Using this algorithm I was able to get all 3 anagrams very quickly:

Benchmark Time
Read File 1 ms
Preprocessing 13 ms
Easy T+0.11s
Medium T+0.12s
Hard T+4.59s
Total Runtime T+10s

Times were averaged over 5 runs.

  • Total Runtime indicates the amount of time required to iterate through all possible anagrams up to 4 words, even after the easy, medium and hard solutions have all been found already. I included it for benchmarking purposes.

  • T+... indicates the amount of time elapsed since the proprocessing stage was done.

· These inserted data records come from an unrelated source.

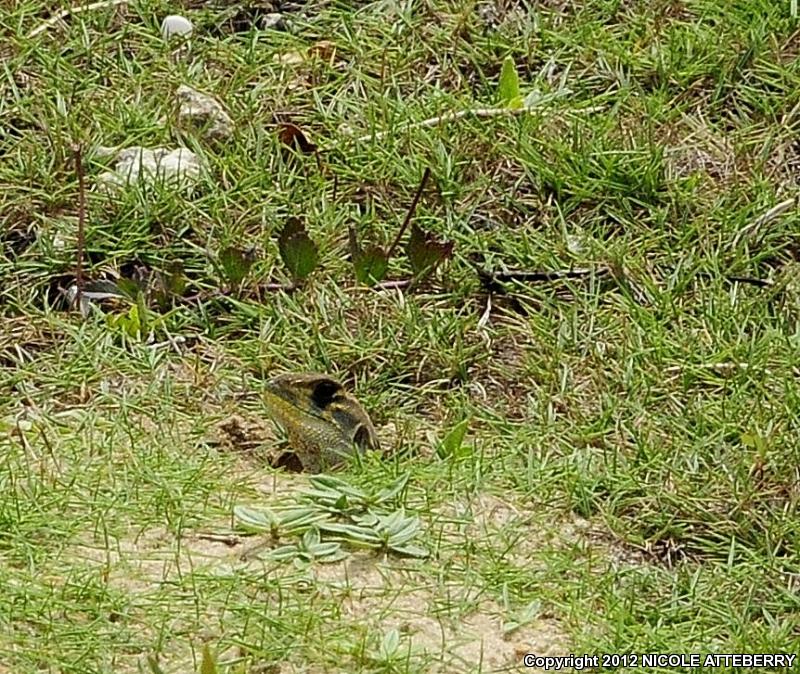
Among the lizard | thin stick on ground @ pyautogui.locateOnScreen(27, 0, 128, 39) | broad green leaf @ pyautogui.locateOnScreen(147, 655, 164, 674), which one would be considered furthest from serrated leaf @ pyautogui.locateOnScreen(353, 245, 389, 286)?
broad green leaf @ pyautogui.locateOnScreen(147, 655, 164, 674)

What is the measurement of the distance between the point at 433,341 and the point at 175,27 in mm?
1558

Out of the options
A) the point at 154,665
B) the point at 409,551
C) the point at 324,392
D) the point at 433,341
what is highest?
the point at 154,665

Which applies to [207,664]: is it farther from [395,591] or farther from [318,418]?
[318,418]

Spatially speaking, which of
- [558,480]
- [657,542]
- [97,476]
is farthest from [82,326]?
[657,542]

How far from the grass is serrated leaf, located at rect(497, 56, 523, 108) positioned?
0.32ft

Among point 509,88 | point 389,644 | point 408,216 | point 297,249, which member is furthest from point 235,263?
point 389,644

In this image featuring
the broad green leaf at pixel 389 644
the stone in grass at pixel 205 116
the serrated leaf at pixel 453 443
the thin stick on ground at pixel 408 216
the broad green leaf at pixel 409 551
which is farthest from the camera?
the stone in grass at pixel 205 116

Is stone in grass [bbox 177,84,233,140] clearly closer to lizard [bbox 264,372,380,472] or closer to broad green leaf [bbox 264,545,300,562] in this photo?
lizard [bbox 264,372,380,472]

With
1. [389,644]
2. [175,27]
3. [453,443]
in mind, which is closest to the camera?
[389,644]

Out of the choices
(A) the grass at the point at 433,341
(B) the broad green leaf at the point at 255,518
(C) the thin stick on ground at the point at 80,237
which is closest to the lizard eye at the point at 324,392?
(A) the grass at the point at 433,341

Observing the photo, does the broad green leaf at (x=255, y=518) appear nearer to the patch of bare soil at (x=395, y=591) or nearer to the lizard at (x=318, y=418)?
the patch of bare soil at (x=395, y=591)

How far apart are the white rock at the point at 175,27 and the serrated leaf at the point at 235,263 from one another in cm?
108

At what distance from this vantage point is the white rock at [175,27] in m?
4.74

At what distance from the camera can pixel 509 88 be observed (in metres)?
4.50
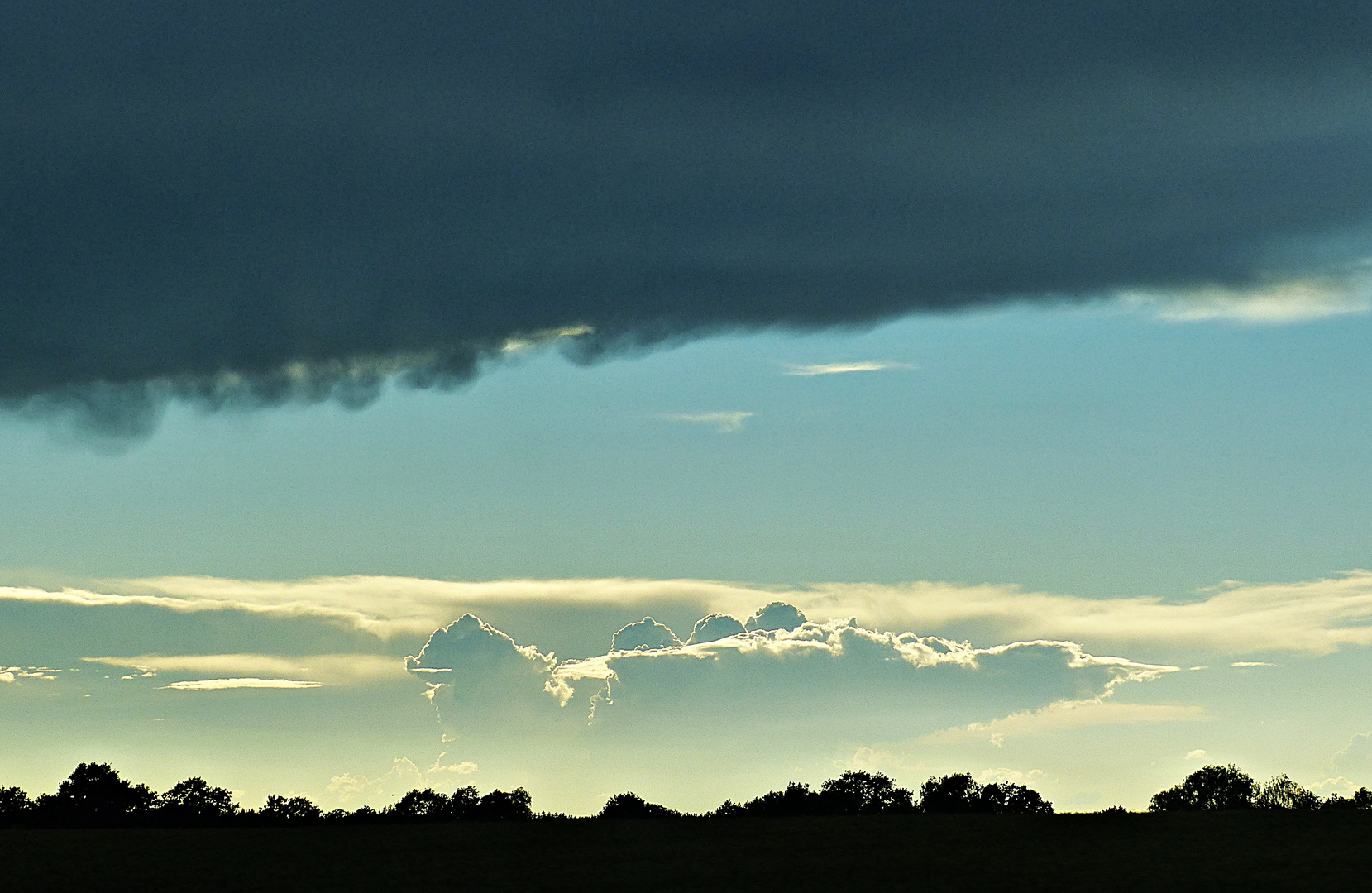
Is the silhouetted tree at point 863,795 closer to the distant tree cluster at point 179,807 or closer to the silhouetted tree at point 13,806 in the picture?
the distant tree cluster at point 179,807

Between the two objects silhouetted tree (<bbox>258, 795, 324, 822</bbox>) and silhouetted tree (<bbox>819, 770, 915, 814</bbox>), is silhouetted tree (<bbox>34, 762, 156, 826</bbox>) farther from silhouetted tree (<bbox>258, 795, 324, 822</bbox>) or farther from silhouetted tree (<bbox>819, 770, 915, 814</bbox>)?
silhouetted tree (<bbox>819, 770, 915, 814</bbox>)

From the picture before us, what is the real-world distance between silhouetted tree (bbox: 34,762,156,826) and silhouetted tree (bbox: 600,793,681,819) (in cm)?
5440

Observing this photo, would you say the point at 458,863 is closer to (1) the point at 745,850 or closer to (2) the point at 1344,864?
(1) the point at 745,850

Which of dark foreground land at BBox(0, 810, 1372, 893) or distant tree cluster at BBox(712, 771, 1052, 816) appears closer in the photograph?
dark foreground land at BBox(0, 810, 1372, 893)

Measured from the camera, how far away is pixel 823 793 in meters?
166

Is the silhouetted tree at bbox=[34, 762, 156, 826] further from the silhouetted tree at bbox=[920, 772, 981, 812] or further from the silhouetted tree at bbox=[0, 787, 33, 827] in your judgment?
the silhouetted tree at bbox=[920, 772, 981, 812]

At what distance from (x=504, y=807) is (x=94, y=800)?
159 ft

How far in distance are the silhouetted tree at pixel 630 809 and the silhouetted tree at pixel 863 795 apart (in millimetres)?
20485

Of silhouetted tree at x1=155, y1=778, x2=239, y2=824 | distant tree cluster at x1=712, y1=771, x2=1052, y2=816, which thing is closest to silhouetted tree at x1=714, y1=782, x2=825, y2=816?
distant tree cluster at x1=712, y1=771, x2=1052, y2=816

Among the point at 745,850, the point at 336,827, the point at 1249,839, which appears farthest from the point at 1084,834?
the point at 336,827

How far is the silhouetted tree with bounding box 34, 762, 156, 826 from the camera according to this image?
160 meters

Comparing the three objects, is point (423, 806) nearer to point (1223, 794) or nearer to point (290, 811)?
point (290, 811)

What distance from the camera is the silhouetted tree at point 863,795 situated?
6324 inches

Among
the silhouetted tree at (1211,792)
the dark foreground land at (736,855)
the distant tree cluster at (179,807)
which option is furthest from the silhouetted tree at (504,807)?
the silhouetted tree at (1211,792)
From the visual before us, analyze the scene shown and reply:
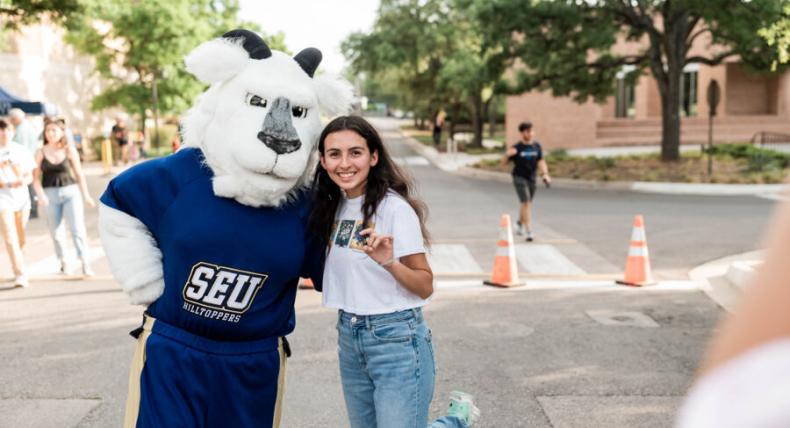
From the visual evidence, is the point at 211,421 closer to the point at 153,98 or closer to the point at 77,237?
the point at 77,237

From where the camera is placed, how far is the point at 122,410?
5.05 m

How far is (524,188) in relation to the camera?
11.8 metres

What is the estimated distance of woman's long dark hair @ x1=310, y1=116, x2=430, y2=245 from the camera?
10.3 feet

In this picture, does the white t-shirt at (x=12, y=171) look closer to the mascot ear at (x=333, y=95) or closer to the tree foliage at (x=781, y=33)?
the mascot ear at (x=333, y=95)

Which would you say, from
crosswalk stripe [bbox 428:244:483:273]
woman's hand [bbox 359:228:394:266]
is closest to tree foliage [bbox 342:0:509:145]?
crosswalk stripe [bbox 428:244:483:273]

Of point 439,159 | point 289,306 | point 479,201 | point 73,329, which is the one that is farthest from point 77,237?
point 439,159

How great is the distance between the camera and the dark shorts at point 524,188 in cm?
1181

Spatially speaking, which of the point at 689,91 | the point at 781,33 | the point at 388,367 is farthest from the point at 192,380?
the point at 689,91

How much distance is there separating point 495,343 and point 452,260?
12.3 feet

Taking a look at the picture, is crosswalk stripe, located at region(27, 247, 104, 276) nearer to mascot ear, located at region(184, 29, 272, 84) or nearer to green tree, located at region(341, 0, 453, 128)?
mascot ear, located at region(184, 29, 272, 84)

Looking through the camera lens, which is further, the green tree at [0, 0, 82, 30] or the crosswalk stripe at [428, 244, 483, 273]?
the green tree at [0, 0, 82, 30]

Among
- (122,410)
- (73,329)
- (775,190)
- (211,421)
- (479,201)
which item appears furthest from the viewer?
(775,190)

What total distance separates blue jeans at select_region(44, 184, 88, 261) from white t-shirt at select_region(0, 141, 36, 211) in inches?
16.0

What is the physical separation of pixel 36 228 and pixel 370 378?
11937 mm
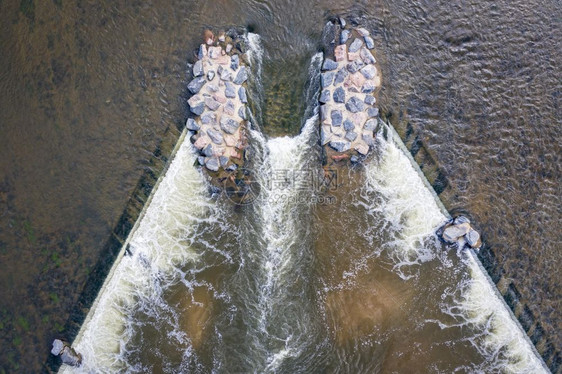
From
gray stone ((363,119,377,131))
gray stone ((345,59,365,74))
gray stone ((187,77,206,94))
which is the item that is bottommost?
gray stone ((363,119,377,131))

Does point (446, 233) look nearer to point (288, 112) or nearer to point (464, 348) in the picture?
point (464, 348)

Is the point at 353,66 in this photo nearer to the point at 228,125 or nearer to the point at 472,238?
the point at 228,125

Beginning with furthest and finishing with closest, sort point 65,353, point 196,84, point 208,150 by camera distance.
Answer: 1. point 196,84
2. point 208,150
3. point 65,353

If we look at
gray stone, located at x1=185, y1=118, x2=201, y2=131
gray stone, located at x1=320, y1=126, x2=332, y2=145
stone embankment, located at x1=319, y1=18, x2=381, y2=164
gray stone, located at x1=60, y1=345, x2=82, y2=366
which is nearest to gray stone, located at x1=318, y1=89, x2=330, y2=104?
stone embankment, located at x1=319, y1=18, x2=381, y2=164

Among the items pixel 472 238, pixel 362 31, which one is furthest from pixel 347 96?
pixel 472 238

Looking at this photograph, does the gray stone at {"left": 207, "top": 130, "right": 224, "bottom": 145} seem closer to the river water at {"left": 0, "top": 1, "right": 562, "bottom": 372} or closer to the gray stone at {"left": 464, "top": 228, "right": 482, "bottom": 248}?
the river water at {"left": 0, "top": 1, "right": 562, "bottom": 372}

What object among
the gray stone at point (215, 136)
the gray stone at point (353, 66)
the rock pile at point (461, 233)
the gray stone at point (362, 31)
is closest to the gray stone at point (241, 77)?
the gray stone at point (215, 136)
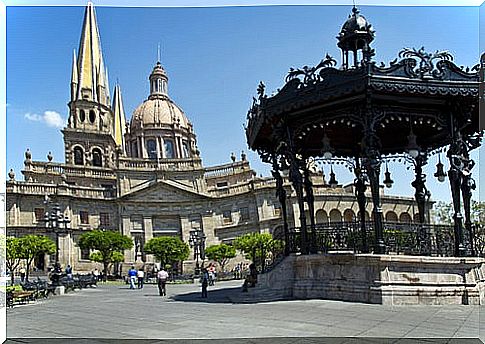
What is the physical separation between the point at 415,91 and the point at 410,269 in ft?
12.3

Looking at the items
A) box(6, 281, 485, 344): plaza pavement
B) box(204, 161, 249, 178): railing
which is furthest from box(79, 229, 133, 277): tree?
box(6, 281, 485, 344): plaza pavement

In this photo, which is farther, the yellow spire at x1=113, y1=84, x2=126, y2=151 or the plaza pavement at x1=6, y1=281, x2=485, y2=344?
the yellow spire at x1=113, y1=84, x2=126, y2=151

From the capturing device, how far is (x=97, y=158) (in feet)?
226

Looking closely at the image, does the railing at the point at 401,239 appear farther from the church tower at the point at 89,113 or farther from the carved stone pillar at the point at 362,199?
the church tower at the point at 89,113

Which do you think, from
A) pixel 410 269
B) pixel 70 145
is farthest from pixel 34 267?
pixel 410 269

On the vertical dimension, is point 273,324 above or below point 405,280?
below

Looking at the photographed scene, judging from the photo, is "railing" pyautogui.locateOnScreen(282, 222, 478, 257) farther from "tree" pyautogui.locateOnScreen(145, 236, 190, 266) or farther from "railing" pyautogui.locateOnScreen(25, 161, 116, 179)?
"railing" pyautogui.locateOnScreen(25, 161, 116, 179)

The closest thing that I could find for comparison was a C++ program by a coworker that takes ~37 seconds on the same hardware to find the hard anagram only.

Build Instructions

Linux

Make sure OpenSSL (used for MD5 hashing) and clang (generates slightly faster code than gcc in this case) are installed:

sudo apt install clang libssl-dev

Then type the following in a terminal window:

git clone https://github.com/OverclockedSanic/nag-a-ram.git
cd nag-a-ram
make

Usage

Linux

To try it, just use:

$ make run

or

$ ./nagaram

Conclusion

I think I might have just found the most efficient single-threaded solution possible. It was very, very fun to solve.